A Woman’s Experience With Male Sexual Impotence

We often don’t stop to think about a woman’s experience with male sexual impotence, although many women are deeply affected by it in ways similar to men. Most psychologists agree that male sexual dysfunction affects a woman’s state of mind just as acutely as men. Both men and women often have trouble discussing sexual impotence problems openly and honestly. This lack of communication is often responsible for driving both men and women to thoughts of self-doubt and even depression. One of the most important things a couple can do is to examine their feelings openly, and discuss how each feels about how sexual dysfunction problems are affecting their relationship.

Men and women often experience similar feelings when dealing with sexual dysfunction. A man may experience profound feelings of dejection, frustration, embarrassment, shame, and guilt for not being able to perform for his partner. What sort of feelings might a woman experience when dealing with her partner’s sexual dysfunction? Perhaps surprisingly, women often feel the very same feelings that a man does. For instance, a woman may feel guilty and responsible for her partner’s inability to perform, she may fear rejection and even abandonment, she may blame herself for the problem, and she may experience feelings of embarrassment, frustration, anger, and depression.

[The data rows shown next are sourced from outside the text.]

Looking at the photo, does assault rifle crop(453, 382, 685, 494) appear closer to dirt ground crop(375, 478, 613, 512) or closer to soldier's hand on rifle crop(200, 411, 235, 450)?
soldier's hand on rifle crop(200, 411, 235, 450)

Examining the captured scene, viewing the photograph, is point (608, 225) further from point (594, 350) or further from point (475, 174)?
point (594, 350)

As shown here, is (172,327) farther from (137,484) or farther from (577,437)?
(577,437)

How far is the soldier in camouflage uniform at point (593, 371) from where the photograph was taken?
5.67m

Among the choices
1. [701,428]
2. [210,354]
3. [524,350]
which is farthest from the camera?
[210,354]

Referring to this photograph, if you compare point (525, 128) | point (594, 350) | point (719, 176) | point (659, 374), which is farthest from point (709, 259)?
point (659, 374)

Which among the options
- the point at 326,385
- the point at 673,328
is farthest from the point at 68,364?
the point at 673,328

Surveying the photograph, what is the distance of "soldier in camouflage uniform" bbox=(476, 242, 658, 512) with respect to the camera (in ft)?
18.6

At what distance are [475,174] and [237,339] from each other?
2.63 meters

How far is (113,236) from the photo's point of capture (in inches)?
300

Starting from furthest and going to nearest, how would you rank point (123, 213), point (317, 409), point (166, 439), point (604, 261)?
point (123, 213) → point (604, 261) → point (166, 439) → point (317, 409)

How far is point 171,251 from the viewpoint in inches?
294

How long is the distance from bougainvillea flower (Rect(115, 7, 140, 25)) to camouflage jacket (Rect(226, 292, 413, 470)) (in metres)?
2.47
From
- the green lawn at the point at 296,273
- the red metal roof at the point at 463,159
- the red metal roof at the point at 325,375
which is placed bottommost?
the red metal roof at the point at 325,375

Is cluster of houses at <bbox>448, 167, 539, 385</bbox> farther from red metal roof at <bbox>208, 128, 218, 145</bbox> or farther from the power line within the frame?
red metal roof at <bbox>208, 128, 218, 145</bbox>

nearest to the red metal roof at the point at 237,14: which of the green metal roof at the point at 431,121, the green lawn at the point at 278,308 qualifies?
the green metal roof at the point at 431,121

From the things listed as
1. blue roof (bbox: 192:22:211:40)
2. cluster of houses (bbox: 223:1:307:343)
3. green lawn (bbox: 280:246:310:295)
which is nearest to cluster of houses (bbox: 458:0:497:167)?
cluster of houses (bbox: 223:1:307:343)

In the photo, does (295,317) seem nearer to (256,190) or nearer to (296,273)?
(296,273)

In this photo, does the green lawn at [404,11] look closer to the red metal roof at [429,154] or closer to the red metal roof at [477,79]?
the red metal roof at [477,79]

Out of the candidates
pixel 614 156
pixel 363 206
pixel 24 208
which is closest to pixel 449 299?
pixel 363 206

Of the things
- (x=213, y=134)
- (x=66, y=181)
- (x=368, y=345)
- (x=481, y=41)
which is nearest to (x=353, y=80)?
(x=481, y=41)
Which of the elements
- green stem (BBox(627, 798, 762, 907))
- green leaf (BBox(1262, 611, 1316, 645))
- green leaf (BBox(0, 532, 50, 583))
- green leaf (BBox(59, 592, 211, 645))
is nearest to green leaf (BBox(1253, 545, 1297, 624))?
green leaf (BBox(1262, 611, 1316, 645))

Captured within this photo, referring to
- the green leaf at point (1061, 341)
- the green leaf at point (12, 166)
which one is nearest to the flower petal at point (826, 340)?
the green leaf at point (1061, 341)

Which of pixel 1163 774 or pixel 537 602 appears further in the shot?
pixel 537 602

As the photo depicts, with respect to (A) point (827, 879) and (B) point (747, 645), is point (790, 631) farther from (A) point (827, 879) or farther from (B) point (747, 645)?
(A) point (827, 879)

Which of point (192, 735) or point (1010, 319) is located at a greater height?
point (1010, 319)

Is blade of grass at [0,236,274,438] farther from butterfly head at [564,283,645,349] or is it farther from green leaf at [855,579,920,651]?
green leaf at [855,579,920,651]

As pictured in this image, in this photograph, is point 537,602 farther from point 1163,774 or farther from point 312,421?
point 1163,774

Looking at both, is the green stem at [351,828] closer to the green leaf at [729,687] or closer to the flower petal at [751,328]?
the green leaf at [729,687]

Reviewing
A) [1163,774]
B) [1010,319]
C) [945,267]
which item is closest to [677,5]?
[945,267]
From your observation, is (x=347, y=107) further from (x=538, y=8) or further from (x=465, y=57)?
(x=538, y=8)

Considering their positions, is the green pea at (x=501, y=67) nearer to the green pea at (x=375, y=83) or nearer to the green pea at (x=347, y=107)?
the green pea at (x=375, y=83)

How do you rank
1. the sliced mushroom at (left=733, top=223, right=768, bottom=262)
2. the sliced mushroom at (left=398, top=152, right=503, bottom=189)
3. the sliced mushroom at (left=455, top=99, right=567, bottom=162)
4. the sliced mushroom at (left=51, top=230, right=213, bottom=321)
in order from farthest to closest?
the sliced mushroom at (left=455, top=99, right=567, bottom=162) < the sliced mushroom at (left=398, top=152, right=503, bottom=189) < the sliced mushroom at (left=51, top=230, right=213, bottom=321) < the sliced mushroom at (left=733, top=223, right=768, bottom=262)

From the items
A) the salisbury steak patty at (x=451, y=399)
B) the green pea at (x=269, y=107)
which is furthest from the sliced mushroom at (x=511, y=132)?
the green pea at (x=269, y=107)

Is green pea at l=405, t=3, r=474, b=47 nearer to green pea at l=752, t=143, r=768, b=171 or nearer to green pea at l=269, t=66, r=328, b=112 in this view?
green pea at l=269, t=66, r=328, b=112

While men who suffer from sexual dysfunction might call into question their sense of masculinity, many women will question their own feelings of attractiveness. Many women may fear that they are no longer attractive to their partner, and so a woman will often blame his sexual dysfunction on herself. Some women may even interpret their partner’s sexual dysfunction as a personal rejection. Along with these feelings comes the fear of rejection and permanent abandonment. Of course, these negative feelings experienced by both men and women are not at all conducive to healing or problem solving.
Relationships in which both partners are plagued by fear and self-doubt have a lesser chance of finding a satisfying resolution to problems of sexual dysfunction. In some cases, women who feel unattractive and who fear rejection or abandonment may strive to ‘desexualize’ their partner. They may simply give up on the idea of a healthy and satisfying sexual life with their partner. Both partners may conclude that they no longer deserve a satisfying sexual life, and may even strive to convince themselves that they do not desire a sexual relationship with each other anymore.

In order to get past these negative and even illogical thoughts, both partners must choose to have an open and honest discussion about their sexual relationship. What does each partner want from each other? Do both still desire an active sexual life? What can each partner do to make the other feel sure in the relationship? These questions are crucial in order to survive the level of tension that sexual dysfunction can bring to a relationship.